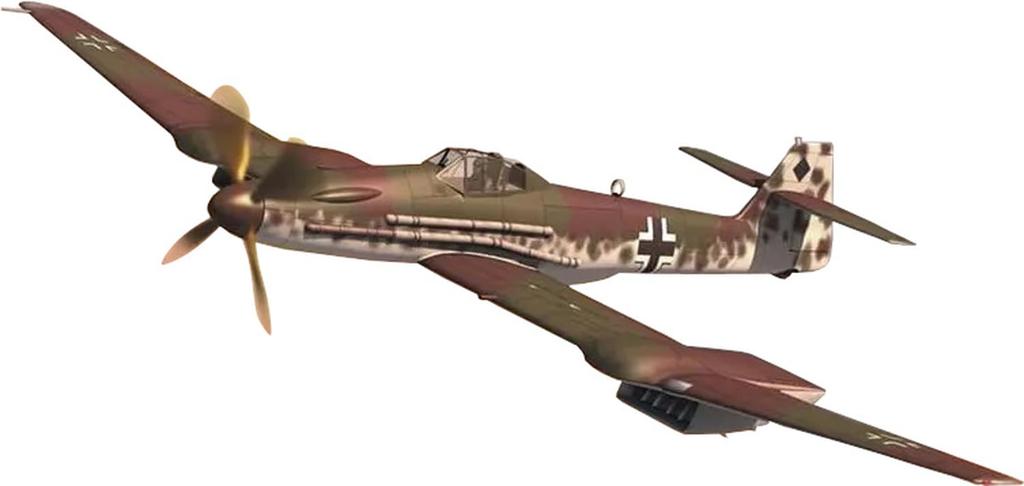 Художественная модель немецкого высотного истребителя Blohmvonfoss Пластиковая модель AU7202 1/72 Bv-155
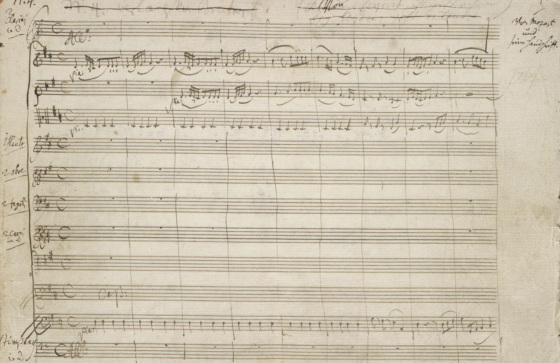 рукопись Концерта №26 Моцарта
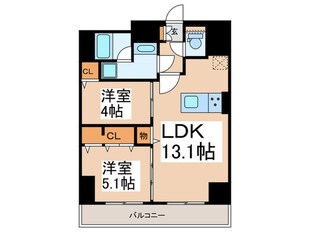 レフィールオーブ浅草橋の物件間取画像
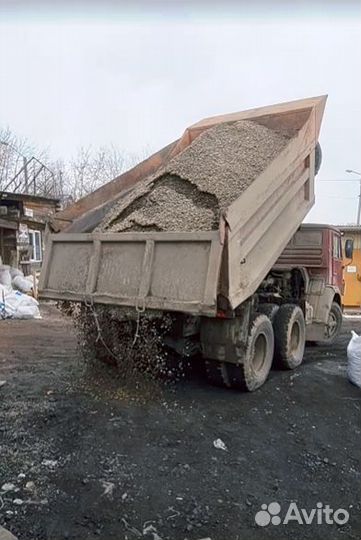 Щебень гравийный с доставкой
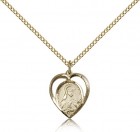 St. Theresa Medal, Gold Filled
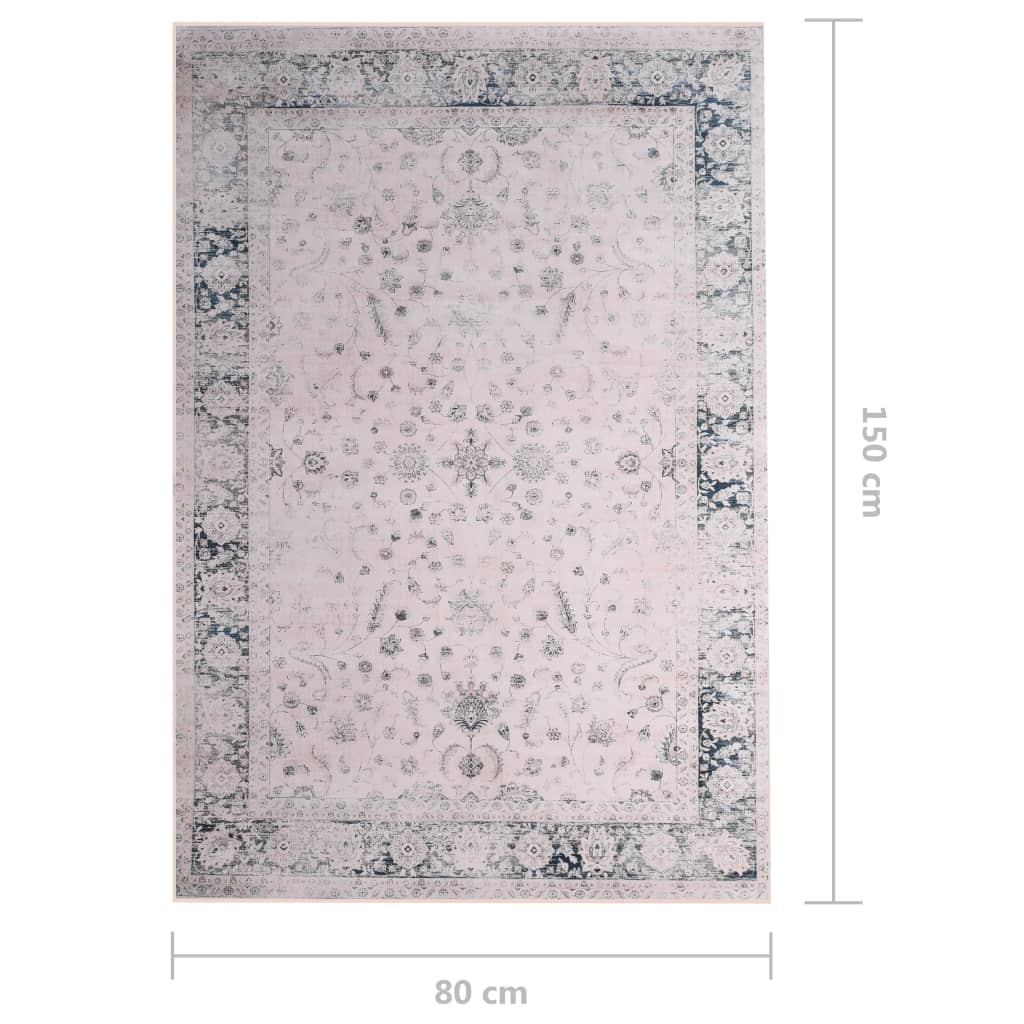 vidaXL paklājs ar apdruku, krāsains, 80x150 cm, audums
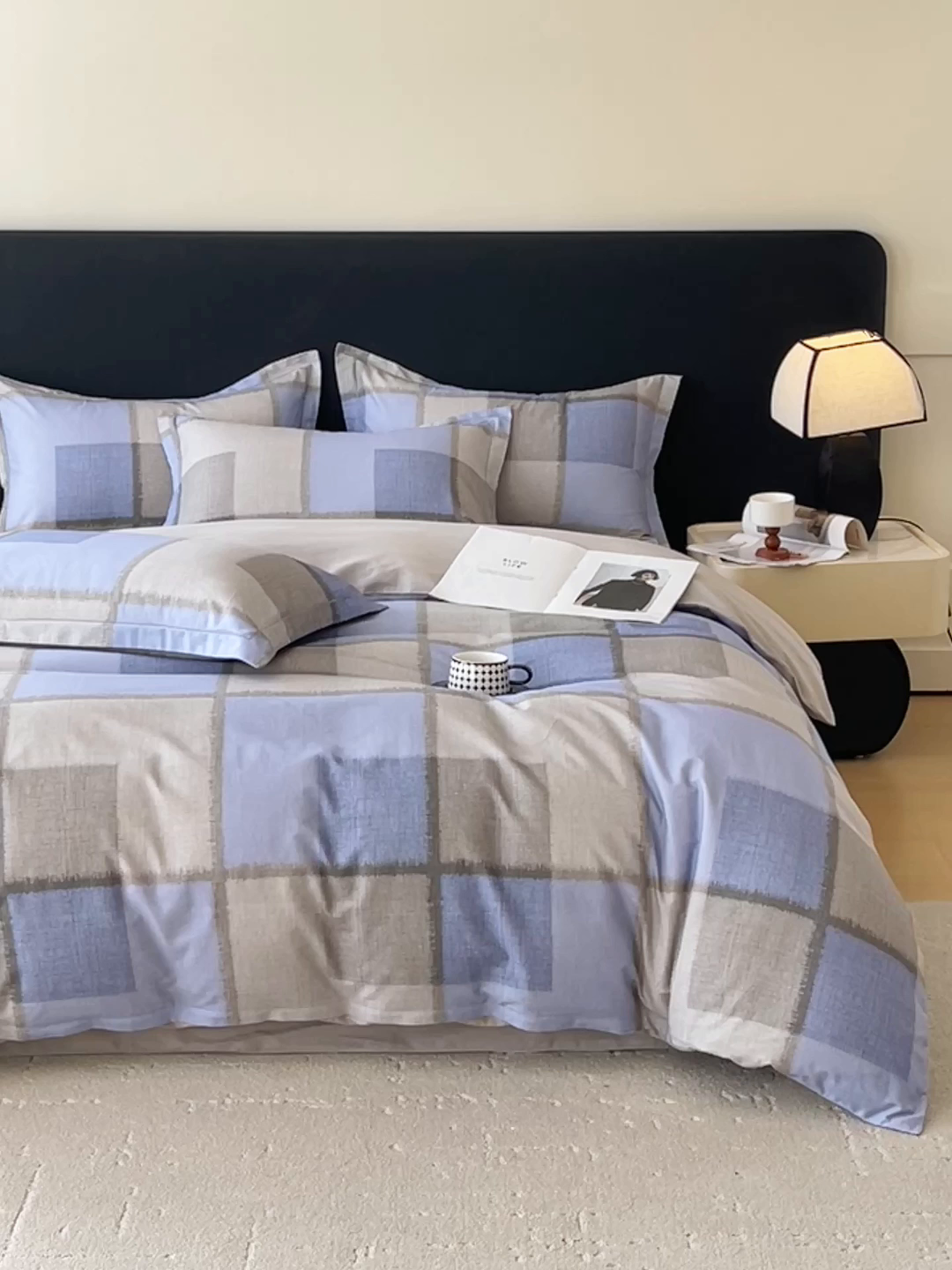 91家纺网 家纺一手货源 找家纺 梧桐树 2026新款高支密全棉纯棉印花四件套 A48尚格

### [Task details]
Turn the listing into a Markdown table with the columns "Row" and "Line". Number each line and skip any blank lines, and leave the pictures out of the answer.

### [Answer box]
| Row | Line |
|---|---|
| 1 |  Художественная модель немецкого высотного истребителя Blohmvonfoss Пластиковая модель AU7202 1/72 Bv-155 |
| 2 |  рукопись Концерта №26 Моцарта |
| 3 |  レフィールオーブ浅草橋の物件間取画像 |
| 4 |  Щебень гравийный с доставкой |
| 5 |  St. Theresa Medal, Gold Filled |
| 6 |  vidaXL paklājs ar apdruku, krāsains, 80x150 cm, audums |
| 7 |  91家纺网 家纺一手货源 找家纺 梧桐树 2026新款高支密全棉纯棉印花四件套 A48尚格 |